Double Chocolate Zucchini Muffins: The Perfect Snack
These double chocolate zucchini muffins are perfect! Dark chocolate muffins with grated zucchini and melty chocolate chips are the best snack this time of year. We all love them so much!
When Zucchini Season Hits
It’s that time of year again when zucchini is in abundance, and the question arises: how do we use it up? This delightful muffin recipe is not only delicious but is also a fantastic way to incorporate veggies into your snacking!
Why You’ll Love These Muffins
These little muffin cakes are loaded with double chocolate goodness, featuring melty chocolate chips and a satisfyingly moist crumb. The best part? They don’t just taste amazing; they’re great for sneaking in some veggies!
My kids beg for these muffins, and they are often found asking for more!
Making Double Chocolate Zucchini Muffins
Turning your favorite zucchini muffin recipe into an extra chocolaty version is simpler than you think! Here’s how:
Ingredients
Ingredient | Amount |
---|---|
All-purpose flour | 1 ¾ cups |
Cocoa powder | ¼ cup |
Baking powder | 1 tsp |
Baking soda | ½ tsp |
Salt | ¼ tsp |
Sugar | 1 cup |
Eggs | 2 |
Milk | ½ cup |
Vegetable oil | ½ cup |
Vanilla extract | 1 tsp |
Grated zucchini | 1 cup |
Chocolate chips | 1 cup |
Instructions
- Preheat the oven to 375°F (190°C). Line a muffin tin with liners.
- In a small bowl, whisk together flour, cocoa powder, baking powder, baking soda, and salt.

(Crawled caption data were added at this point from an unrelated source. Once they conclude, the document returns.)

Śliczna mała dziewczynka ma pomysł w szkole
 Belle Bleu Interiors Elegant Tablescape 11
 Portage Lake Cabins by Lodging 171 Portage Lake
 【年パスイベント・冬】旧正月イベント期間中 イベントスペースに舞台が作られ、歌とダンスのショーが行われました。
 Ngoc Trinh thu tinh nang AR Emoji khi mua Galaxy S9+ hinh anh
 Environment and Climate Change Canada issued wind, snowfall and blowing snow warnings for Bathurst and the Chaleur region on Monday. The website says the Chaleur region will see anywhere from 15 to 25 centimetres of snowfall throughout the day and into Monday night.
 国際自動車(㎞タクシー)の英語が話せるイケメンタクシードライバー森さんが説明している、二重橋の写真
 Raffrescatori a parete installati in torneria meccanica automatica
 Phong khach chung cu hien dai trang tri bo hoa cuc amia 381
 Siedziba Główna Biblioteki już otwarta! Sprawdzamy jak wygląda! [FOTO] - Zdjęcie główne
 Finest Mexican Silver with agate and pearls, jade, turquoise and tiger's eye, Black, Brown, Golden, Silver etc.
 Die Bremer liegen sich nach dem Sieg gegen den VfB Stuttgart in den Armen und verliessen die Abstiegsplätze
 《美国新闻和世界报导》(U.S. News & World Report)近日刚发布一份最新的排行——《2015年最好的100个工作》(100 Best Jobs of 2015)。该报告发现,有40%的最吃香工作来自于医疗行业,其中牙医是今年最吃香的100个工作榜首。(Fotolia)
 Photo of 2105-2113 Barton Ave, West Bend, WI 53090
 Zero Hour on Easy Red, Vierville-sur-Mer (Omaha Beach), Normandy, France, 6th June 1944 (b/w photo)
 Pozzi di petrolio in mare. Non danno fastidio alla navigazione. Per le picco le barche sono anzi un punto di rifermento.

- In a large bowl, whisk together eggs and sugar. Add milk, oil, and vanilla extract.
- Stir in the dry ingredients until just combined. Fold in zucchini and chocolate chips.
- Fill muffin liners ¾ of the way full and bake for 18-22 minutes, or until a toothpick comes out clean.
- Allow to cool before serving.
When to Enjoy These Muffins
These muffins make a perfect mid-morning snack, an after-school treat, or even a delightful pre-bedtime indulgence. Their portability makes them a favorite for on-the-go snacking!